Offering smooth and accurate keystrokes, typing on the keyboard feels very satisfying while the two layers of sound-dampening EVA foam make the overall experience absolutely sublime. The combination of the switches with the foam padding on the inside makes for a “thocky” sound, and I found them to be less noisy, as all linear switches should be.
I even did a bit of gaming and I think the keyboard performs really well. Apart from getting used to the shape and size, I don’t think I missed a single key during a few sweaty sessions of Apex Legends. Speaking of gaming, the keyboard isn’t targeted at esports players, thus it offers a standard polling rate of 1000Hz (unlike the 8000Hz on the K70 RGB Pro) which is adequate for most users.
The K70 Core is definitely an important product in Corsair’s lineup.

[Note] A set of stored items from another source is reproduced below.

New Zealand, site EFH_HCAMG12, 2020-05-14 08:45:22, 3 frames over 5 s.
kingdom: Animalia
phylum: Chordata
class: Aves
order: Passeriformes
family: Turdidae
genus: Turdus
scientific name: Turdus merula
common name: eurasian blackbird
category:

While it maintains the overall form factor, it feels fresh with its subtle changes in aesthetics. The red linear switches and the rotary dial were definitely my favorite features, especially considering the mainstream price point Corsair has set for this keyboard. Outside of the plastic wrist rest of the K70 Core, it’s a better keyboard than the K100 RGB.
Pricing for the Corsair K70 Core starts at $99.99, and for that kind of money, there are quite a few options on the market. The SteelSeries Apex 7 is more expensive at $150, but it offers passthrough and a nicer wrist rest. The biggest competitor is the Razer BlackWidow V3, which comes in at the same price as Corsair’s latest. Corsair definitely has the edge on the switch front, though.
Even with tough competition, the Corsair K70 Core stands out with excellent switches, board foam, and a multi-function dial that was previously reserved for high-end keyboards.